Researchers from the Global Legislators Organisation (GLOBE) argue that countries making efforts to reduce their domestic greenhouse gas emissions bring that ambition into the international arena. They use South Korea, Mexico, and the UK as examples of nations that have enacted robust domestic targets and then gone on to champion collective action.
The report says, “By examining options and developing the most nationally appropriate legislation, countries develop an understanding of the costs of different levels of ambition, the costs of inaction and the extent of the opportunities available through low-carbon investment and promoting resilience. This, in turn, informs the country’s negotiating position.”
It uses the UK’s 2008 Climate Change Act as an example. The act, the report says, was a critical signal to the industry and other parts of society that the British government was committed to tackling climate change; which in turn gave it confidence to plan and invest for the longer term, spurring national action.
In Durban, South Africa, in 2011, delegates from across the UN agreed to implement a new climate change treaty.
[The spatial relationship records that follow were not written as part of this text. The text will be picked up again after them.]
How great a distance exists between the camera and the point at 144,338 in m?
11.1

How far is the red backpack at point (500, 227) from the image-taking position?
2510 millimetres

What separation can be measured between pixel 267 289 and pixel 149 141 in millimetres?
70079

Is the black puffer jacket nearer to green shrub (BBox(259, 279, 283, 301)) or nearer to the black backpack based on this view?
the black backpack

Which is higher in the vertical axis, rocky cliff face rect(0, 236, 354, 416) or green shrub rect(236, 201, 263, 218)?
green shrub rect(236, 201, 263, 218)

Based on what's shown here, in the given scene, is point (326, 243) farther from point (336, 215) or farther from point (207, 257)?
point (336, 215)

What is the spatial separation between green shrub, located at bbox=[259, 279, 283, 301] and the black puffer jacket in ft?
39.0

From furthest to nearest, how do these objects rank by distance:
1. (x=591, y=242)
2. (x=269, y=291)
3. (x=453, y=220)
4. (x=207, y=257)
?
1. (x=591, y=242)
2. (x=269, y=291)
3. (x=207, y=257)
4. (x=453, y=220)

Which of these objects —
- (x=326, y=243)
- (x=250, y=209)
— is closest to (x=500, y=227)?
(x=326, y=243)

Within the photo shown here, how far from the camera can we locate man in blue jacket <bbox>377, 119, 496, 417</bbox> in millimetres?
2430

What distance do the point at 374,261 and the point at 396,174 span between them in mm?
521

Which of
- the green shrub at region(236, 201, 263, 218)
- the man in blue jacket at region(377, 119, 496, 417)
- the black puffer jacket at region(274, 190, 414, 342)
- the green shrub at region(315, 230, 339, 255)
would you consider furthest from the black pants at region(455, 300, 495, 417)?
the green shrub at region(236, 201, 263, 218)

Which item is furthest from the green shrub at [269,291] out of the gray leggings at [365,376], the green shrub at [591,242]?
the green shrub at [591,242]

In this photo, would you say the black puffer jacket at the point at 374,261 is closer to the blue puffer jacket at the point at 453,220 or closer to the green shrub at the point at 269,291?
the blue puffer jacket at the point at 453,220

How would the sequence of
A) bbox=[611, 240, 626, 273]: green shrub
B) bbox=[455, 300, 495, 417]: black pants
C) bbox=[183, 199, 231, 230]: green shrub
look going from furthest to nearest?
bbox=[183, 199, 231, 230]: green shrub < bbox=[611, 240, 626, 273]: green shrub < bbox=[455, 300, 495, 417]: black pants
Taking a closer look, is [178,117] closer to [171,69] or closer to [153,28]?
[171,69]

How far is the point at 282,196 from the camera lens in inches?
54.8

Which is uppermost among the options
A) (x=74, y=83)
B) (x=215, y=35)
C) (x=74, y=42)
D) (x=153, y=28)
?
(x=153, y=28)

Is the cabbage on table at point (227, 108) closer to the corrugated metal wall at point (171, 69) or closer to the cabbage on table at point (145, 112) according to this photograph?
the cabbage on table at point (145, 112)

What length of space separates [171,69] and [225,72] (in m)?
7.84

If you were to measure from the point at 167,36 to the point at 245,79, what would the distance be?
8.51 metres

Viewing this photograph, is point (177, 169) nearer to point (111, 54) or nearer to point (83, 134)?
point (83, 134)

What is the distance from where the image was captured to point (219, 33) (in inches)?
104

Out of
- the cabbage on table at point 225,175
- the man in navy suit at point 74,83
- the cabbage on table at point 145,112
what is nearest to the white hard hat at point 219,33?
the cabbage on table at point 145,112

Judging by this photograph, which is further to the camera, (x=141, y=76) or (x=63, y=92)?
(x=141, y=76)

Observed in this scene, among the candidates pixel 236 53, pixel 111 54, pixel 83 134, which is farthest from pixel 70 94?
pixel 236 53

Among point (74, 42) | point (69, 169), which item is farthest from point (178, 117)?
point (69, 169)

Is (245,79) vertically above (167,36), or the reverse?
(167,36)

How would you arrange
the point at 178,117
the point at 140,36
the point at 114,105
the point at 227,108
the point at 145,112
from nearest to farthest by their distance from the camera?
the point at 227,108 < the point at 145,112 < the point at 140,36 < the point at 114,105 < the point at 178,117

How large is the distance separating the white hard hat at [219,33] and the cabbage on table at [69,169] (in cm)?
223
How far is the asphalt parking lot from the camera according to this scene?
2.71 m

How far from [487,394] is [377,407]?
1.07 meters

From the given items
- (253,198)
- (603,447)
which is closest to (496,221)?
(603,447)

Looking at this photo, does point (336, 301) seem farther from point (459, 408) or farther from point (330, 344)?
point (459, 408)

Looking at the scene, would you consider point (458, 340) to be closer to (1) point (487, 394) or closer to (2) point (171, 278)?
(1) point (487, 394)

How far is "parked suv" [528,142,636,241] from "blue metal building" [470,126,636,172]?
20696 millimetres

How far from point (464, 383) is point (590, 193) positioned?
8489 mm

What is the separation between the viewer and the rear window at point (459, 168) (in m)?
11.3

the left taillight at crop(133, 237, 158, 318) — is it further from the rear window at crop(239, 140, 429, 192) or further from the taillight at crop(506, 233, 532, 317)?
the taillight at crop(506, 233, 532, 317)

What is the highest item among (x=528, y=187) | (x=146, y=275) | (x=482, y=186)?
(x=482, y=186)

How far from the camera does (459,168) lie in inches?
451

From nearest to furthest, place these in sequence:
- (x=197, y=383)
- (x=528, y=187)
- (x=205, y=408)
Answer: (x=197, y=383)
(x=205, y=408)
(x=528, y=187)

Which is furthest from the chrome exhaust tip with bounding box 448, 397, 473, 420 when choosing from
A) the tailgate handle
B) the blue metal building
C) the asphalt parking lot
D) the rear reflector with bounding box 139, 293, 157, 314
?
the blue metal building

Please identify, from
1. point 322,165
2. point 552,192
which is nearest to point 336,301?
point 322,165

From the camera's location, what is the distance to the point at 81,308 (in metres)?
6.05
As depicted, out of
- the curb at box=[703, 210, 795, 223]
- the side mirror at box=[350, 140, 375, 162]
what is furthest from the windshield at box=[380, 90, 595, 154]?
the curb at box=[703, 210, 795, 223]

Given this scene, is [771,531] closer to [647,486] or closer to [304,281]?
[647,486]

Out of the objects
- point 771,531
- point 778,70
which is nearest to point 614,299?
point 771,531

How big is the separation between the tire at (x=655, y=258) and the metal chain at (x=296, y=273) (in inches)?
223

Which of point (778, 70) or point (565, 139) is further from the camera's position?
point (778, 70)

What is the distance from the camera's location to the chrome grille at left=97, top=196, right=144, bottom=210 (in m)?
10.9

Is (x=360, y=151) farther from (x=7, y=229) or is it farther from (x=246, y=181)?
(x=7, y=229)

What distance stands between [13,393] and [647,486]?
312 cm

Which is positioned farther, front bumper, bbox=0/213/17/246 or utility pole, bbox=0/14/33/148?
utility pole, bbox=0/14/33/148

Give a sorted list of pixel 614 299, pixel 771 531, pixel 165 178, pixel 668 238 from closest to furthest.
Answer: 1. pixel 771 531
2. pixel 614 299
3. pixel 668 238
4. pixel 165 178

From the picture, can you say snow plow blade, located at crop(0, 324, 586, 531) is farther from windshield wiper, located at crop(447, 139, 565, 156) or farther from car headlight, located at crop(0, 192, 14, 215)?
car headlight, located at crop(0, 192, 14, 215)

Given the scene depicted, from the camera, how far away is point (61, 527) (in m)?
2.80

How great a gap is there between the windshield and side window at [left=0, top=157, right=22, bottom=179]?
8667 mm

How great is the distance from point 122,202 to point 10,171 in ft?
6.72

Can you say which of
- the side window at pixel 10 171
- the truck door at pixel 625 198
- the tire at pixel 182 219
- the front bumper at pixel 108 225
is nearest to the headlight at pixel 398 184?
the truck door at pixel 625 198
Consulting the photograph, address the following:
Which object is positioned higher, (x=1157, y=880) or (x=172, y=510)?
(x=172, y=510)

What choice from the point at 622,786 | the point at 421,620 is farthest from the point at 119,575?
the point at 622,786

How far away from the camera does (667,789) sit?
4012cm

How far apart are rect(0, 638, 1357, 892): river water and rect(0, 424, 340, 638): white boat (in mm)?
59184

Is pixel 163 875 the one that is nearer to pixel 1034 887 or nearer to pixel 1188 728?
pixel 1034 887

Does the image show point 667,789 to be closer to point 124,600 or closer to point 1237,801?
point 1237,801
Talks began in Doha last year, and in 2015 the United Nations Framework Convention on Climate Change (UNFCCC) will hold a conference in Paris, when it is hoped the treaty will be announced.
In July, the new administrator of the US Environmental Protection Agency Gina McCarthy called for action to combat climate change. She described climate change as the “opportunity of a lifetime” to create jobs and boost innovation.
Meanwhile in June, US president Barack Obama announced his Climate Action Plan, to save future generations from a “planet that is beyond fixing.”